Henry Fielding influenced the main tradition of the English novel through the eighteenth century and the
nineteenth century. One of his major contribution to the English novel was a sense of structure to its
development. With his Tom Jones, Fielding introduced a new kind of fictional hero - a good hearted, well
intentioned young man with ordinary human weakness, one who yields to temptation with women and to
make errors in judgement. Throughout his works, Fielding attempted to give dignity and status to the
genre of the novel by relating it to the classical epic.

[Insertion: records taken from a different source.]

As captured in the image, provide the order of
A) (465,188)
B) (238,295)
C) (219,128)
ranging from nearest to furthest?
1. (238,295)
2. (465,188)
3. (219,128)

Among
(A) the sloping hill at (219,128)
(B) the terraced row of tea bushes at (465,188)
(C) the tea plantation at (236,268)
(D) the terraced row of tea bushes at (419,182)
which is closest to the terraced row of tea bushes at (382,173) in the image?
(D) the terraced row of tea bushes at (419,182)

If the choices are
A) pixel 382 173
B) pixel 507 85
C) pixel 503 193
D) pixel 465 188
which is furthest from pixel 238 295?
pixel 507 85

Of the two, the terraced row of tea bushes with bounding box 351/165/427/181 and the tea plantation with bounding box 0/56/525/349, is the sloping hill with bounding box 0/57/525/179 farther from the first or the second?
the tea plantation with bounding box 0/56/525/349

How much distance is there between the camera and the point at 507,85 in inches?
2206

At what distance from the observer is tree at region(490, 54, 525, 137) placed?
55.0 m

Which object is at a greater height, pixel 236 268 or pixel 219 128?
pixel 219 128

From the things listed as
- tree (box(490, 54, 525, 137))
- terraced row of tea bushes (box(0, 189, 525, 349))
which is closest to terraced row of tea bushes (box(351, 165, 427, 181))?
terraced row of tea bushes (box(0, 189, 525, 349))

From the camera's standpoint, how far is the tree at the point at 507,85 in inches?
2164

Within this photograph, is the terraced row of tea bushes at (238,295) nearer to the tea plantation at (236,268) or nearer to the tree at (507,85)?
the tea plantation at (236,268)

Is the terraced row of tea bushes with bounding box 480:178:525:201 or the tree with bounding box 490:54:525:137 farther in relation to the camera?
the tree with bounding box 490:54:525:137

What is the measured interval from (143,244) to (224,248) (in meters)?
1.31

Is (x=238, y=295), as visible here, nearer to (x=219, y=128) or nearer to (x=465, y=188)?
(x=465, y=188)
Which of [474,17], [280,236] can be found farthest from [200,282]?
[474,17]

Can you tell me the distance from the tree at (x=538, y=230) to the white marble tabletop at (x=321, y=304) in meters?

Henry Fielding was born at Sharpham in Glastonbury in Somerset in 1707 as the son of an army
lieutenant and a judge's daughter. Fielding was born at Sharpham and was educated at Eton College, He
was educated at Eton School, where he established a lifelong friendship with William Pitt the Elder - the
famous British Whig statesman who led Britain during the Seven Years' War. After a romantic episode
with a young woman that ended in his getting into trouble with the law, he went to London where his
literary career began. In 1728, he travelled to Leiden to study classics and law at the University. However,
due to lack of money, he was obliged to return to London and he began writing a series of farces, operas
and light comedies for the theatre, some of his work being savagely critical of the contemporary
government.
"To say the truth, every physician almost hath his favourite disease" The History of Tom Jones (Henry
Fielding, 1749)
In London, Fielding formed his own company and was running the Little Theatre, Haymarket, when one
of his satirical plays began to upset the government. The passing of the Theatrical Licensing Act in 1737
effectively ended Fielding's career as a playwright. He retired from the theatre and resumed his career in
law and, in order to support his wife Charlotte Cradock and two children, he became a barrister. His lack
of financial sense meant that he and his family often endured periods of poverty. But, Fielding never
stopped writing. In 1739, he turned to journalism and became editor of The Champion. Almost by
accident, in anger at the success of Samuel Richardson's novel Pamela, or Virtue Rewarded, Fielding took
to writing novels in 1741. His is first major success was Shamela, an anonymous parody of Richardson's
original melodramatic novel. He immediately published The Adventures of Joseph Andrews in 1742, an
original work supposedly dealing with Pamela's brother, Joseph. Although he begun to write the novel
also as a parody, this work developed into an accomplished novel in its own right and is considered to
mark Fielding's debut as a serious novelist. His greatest work however was The History of Tom Jones
published in 1749 to public acclaim, a meticulously constructed picaresque novel telling the convoluted
and hilarious tale of how a foundling came into a fortune. Critics agree that it is one of the greatest comic
novels in the English language.
In 1748, Henry Fielding was made a justice of the peace for Westminster and Middlesex. He campaigned
against legal corruption and helped his younger half-brother, Sir John Fielding, to establish London's first
police force, the Bow Street Runners. Actually, the brothers are considered two of the best magistrates in
eighteenth-century London, for they did a great deal to enhance the cause of judicial reform and improve
prison conditions. In January 1752, Fielding continued as a journalist and started a biweekly periodical
titled The Covent-Garden Journal, in which he also continued to upset those in power. Throughout his
life, Fielding suffered from poor health and his ardent commitment to the cause of justice as a great
humanitarian coincided with a rapid deterioration in his health. By 1752 he could not move without the
help of crutches because of gout and asthma. In an attempt to overcome his health problems, Henry
Fielding went to live in Portugal for a cure but this was not successful and he died in Lisbon in 1754.
Considering his art, Fielding believed, as did most eighteenth century writers and educated readers, that it
is the purpose of art to create pleasure which is both civilized and civilizing.